* BEGIN WORKING DATA *
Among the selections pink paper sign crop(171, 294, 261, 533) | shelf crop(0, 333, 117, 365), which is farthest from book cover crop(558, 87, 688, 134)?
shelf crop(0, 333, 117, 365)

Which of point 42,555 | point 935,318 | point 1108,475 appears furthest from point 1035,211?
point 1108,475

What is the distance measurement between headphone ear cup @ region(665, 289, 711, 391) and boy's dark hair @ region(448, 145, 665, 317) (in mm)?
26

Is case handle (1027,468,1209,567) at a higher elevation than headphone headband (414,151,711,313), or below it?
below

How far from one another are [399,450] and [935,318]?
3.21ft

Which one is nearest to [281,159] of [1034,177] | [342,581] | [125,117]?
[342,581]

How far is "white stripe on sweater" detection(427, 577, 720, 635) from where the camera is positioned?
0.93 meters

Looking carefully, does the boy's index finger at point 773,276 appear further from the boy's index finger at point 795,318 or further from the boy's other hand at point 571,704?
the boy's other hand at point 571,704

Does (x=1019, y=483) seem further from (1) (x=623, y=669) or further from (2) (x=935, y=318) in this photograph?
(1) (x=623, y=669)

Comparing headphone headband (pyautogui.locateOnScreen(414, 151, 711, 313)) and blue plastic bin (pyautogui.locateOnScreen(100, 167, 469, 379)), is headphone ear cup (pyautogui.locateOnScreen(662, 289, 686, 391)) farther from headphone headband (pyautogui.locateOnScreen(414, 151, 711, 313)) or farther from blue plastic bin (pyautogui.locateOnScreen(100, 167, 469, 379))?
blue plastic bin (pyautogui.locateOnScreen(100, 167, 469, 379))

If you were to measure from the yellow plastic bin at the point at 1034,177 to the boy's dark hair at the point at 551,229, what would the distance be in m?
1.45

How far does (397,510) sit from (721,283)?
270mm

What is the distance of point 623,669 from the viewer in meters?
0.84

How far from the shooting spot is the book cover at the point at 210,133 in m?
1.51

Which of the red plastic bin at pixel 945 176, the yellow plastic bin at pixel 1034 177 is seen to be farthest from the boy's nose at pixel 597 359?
* END WORKING DATA *
* BEGIN WORKING DATA *
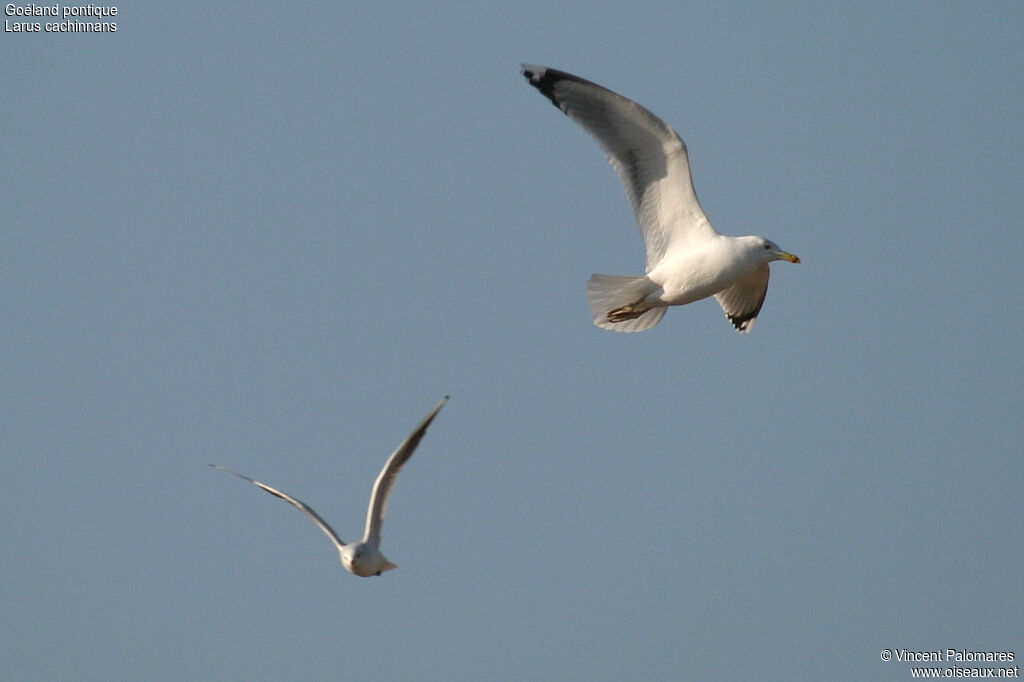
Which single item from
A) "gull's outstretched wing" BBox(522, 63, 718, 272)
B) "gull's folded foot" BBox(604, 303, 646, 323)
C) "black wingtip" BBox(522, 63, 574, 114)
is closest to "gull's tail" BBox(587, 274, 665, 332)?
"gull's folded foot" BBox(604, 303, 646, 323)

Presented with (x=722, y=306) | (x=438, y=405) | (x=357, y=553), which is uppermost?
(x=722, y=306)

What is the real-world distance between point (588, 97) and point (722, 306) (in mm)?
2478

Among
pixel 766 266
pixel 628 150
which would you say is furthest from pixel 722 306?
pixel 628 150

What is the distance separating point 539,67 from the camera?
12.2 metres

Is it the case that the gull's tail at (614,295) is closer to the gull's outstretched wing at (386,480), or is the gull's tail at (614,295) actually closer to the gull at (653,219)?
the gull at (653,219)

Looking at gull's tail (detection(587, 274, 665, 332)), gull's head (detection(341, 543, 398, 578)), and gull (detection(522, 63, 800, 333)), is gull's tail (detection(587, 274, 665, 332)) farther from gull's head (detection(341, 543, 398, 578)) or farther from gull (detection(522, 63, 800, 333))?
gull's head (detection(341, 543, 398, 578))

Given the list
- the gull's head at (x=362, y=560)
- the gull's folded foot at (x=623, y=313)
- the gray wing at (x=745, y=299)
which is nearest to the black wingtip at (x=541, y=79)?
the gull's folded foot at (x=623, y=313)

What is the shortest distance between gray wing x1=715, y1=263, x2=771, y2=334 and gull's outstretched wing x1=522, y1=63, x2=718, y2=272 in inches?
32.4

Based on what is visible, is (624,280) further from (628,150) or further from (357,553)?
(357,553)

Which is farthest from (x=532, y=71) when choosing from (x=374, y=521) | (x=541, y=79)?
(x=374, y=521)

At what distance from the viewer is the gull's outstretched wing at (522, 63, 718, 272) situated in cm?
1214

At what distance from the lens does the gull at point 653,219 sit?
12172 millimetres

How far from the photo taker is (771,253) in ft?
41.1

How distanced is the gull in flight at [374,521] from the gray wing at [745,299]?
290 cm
* END WORKING DATA *
◆ **REQUIREMENT**
Show each line of the data above that contains the word "dark".

◆ **THE REPLY**
What is the distance measurement between headphone ear cup @ region(665, 289, 711, 391) and boy's dark hair @ region(448, 145, 665, 317) (in mm)?
If you were to measure from the yellow plastic bin at the point at 1034,177 to the boy's dark hair at the point at 551,229, what would the distance be in m?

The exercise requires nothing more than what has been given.